▸ **Work order**
Tally the lines below that contain the word "from", then give the tally and nothing more.

*** Opening The records ***

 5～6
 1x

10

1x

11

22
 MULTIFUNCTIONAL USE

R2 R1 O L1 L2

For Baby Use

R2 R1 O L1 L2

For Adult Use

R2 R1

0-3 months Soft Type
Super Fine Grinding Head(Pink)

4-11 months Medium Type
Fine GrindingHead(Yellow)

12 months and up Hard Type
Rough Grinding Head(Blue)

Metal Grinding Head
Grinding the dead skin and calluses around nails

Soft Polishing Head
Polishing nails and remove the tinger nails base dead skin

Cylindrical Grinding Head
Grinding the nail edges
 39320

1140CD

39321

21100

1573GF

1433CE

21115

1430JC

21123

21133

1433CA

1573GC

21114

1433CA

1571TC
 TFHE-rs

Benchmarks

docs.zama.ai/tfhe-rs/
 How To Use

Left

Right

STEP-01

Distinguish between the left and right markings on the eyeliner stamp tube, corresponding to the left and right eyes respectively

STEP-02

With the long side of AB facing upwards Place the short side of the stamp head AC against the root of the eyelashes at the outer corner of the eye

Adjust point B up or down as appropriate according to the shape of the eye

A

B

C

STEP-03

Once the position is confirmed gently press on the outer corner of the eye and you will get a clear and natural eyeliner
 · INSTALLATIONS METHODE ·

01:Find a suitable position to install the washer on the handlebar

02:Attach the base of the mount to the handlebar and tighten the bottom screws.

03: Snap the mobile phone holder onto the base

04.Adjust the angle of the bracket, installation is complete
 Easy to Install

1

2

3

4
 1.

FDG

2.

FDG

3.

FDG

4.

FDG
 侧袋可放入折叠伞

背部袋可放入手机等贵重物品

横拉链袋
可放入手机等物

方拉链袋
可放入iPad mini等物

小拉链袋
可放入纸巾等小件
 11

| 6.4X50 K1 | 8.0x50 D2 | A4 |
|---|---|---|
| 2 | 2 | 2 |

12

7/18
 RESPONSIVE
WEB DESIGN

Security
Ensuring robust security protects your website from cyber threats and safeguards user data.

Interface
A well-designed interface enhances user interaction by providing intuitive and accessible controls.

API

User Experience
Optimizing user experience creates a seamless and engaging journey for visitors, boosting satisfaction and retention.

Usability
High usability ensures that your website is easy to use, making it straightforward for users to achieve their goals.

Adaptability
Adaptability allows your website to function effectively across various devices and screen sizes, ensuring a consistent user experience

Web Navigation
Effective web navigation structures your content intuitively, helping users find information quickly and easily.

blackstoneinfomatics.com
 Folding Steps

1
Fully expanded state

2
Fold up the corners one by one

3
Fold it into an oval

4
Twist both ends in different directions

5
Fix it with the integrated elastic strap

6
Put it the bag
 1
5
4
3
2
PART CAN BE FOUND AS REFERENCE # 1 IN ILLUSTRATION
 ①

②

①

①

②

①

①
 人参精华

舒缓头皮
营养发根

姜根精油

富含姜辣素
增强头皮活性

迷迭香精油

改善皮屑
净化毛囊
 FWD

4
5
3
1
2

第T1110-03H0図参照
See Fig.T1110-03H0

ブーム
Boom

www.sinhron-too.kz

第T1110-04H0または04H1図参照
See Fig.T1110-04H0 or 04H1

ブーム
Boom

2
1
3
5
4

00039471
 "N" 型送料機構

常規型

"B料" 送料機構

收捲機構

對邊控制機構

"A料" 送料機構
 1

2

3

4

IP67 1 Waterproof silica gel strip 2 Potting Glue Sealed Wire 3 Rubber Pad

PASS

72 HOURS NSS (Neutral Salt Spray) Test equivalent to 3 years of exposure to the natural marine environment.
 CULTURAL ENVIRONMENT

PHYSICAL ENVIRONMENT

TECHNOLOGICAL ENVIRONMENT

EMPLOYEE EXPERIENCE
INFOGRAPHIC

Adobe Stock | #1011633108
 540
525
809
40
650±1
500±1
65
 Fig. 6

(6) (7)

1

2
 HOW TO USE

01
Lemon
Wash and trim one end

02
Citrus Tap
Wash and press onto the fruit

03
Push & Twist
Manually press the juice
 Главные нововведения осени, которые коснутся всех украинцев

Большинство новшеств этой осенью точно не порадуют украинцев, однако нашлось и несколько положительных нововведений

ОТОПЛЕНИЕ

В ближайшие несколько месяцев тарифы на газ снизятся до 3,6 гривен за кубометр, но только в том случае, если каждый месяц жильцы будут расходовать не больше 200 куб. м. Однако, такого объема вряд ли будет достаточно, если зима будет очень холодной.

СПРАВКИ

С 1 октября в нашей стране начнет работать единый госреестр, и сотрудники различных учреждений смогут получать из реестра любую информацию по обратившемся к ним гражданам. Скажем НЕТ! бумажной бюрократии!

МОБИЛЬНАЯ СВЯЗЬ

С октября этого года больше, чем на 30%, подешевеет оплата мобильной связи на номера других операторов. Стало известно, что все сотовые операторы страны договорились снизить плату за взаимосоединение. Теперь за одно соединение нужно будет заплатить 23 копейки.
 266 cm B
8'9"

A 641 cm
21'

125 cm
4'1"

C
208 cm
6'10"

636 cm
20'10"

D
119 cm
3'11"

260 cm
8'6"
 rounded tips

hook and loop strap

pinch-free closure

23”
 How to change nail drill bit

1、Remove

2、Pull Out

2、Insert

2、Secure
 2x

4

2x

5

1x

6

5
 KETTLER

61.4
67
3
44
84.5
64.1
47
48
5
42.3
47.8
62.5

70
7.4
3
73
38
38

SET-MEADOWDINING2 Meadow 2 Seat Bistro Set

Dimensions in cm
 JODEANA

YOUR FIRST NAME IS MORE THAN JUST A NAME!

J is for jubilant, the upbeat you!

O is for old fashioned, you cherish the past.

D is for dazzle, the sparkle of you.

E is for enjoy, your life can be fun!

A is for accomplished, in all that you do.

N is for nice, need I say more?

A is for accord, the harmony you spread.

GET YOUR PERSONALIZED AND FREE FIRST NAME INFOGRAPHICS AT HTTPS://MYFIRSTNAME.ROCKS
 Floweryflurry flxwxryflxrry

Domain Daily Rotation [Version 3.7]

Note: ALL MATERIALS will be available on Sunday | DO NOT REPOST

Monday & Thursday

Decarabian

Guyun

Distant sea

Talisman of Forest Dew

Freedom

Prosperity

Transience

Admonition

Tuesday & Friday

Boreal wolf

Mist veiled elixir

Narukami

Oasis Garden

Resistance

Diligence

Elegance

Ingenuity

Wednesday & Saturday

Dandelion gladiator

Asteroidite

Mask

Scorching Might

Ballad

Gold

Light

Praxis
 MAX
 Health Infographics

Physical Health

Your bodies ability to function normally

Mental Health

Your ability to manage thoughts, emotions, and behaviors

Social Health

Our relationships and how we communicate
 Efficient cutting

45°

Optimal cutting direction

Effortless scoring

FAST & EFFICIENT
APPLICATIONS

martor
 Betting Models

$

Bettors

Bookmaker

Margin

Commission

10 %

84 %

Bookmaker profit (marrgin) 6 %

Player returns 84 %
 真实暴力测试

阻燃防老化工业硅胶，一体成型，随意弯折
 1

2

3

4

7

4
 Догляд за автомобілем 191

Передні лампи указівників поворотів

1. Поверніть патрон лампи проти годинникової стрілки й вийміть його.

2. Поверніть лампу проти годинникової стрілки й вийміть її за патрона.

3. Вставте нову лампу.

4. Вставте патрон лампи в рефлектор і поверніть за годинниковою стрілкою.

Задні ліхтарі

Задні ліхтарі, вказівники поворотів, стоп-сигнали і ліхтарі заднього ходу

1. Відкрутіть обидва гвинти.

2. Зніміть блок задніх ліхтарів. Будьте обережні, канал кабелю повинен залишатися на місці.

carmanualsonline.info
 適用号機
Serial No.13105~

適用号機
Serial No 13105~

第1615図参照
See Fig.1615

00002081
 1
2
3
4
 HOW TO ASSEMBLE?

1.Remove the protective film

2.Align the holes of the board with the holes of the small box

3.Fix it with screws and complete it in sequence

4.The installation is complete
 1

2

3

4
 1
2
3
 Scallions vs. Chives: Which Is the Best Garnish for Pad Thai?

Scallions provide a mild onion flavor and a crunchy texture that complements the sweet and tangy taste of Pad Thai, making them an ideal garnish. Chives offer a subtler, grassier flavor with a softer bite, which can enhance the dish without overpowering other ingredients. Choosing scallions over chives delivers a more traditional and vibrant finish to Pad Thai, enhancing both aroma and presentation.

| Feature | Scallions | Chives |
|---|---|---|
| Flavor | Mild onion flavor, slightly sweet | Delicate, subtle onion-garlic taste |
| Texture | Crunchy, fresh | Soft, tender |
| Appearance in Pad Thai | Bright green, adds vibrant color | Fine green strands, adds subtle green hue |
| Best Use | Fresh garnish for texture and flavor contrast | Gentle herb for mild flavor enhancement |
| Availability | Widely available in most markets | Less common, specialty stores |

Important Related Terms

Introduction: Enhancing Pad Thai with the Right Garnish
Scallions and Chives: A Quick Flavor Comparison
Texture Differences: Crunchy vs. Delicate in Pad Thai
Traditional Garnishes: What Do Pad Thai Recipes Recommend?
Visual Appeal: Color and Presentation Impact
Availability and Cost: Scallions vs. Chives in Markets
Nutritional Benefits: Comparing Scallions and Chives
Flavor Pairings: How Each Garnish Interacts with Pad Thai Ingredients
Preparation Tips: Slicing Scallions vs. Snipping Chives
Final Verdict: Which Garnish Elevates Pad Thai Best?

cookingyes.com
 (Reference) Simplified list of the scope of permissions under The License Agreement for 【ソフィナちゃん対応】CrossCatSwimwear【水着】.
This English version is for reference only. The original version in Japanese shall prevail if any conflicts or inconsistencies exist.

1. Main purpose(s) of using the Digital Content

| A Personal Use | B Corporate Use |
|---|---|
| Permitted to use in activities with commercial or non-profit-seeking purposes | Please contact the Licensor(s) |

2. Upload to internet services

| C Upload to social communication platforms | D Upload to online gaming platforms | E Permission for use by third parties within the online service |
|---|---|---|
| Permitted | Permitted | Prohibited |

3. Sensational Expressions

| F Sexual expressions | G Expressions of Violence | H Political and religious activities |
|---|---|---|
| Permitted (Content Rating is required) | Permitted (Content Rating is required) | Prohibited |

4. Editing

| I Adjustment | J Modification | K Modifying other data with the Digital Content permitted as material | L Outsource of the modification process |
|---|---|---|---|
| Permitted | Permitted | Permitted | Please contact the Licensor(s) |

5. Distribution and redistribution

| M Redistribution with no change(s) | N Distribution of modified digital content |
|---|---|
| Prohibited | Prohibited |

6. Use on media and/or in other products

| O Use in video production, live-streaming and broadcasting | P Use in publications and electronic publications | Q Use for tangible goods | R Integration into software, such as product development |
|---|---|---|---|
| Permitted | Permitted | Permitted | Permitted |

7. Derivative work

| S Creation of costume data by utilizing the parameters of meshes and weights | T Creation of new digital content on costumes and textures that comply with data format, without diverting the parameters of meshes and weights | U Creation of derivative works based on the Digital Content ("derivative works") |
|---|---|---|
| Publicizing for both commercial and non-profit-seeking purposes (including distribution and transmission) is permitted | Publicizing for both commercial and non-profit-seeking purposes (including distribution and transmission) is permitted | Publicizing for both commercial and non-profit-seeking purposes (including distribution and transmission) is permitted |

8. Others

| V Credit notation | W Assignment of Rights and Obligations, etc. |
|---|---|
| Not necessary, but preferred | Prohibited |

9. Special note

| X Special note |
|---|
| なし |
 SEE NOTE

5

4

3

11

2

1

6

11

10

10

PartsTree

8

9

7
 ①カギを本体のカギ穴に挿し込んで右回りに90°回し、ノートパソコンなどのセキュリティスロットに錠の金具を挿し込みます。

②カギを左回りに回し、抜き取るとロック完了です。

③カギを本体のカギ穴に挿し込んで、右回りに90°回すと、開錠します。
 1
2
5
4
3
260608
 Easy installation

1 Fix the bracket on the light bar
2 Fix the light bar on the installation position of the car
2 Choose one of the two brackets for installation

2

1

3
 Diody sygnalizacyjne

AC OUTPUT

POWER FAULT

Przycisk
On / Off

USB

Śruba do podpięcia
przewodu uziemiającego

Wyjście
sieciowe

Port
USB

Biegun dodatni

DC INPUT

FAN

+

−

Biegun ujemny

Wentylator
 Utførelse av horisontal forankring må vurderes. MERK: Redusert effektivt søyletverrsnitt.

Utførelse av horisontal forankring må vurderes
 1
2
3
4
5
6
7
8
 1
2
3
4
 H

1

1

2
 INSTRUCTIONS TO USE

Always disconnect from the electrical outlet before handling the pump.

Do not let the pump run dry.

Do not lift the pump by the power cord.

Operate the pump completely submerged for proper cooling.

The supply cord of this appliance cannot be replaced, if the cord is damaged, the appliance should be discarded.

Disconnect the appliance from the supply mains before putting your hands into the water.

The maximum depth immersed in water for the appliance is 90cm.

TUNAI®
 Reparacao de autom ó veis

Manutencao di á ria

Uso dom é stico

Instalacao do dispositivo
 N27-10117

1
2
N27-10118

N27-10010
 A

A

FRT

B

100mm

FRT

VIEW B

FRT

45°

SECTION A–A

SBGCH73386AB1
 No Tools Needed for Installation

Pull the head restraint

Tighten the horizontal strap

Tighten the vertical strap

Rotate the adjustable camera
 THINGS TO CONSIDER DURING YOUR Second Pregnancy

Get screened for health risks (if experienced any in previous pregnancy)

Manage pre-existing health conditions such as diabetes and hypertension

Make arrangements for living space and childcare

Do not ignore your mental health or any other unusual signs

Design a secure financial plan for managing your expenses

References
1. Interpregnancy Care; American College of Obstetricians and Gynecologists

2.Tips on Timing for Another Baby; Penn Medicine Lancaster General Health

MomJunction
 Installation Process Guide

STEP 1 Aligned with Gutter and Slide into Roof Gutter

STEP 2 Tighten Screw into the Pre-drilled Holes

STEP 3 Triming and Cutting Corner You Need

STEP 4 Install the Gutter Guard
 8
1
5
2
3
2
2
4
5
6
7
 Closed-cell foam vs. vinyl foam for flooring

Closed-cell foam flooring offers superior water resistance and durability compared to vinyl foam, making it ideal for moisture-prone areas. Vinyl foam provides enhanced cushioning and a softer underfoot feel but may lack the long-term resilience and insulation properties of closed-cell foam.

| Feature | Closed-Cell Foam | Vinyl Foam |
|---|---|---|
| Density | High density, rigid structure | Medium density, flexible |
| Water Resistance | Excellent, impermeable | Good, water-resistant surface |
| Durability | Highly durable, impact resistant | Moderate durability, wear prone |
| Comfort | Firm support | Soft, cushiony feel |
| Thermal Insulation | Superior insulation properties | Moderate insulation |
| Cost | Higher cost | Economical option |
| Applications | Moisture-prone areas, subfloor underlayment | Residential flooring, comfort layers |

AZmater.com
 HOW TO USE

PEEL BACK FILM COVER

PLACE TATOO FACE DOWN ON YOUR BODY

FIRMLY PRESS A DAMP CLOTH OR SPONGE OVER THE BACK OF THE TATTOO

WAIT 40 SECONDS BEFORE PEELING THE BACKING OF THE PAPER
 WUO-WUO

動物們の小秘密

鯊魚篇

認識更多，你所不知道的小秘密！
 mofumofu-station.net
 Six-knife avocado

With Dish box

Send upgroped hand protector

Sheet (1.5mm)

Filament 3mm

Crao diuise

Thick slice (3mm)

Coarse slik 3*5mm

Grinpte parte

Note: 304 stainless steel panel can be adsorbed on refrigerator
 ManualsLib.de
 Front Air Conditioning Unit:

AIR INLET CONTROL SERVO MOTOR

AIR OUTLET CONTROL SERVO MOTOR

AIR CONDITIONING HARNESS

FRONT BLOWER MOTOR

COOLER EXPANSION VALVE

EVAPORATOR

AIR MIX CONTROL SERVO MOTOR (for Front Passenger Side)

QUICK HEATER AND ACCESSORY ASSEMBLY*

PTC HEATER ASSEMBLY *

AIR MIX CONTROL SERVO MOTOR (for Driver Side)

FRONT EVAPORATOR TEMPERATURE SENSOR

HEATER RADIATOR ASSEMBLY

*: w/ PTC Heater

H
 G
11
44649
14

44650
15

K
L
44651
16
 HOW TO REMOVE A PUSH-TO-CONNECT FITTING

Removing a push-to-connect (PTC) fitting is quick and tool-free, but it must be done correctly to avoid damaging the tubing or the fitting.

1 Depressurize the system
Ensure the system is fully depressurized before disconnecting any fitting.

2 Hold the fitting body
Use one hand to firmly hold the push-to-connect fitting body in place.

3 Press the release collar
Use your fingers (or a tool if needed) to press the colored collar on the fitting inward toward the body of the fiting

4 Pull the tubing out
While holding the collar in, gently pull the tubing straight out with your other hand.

*** Closing The records ***

▸ **Task answer**
3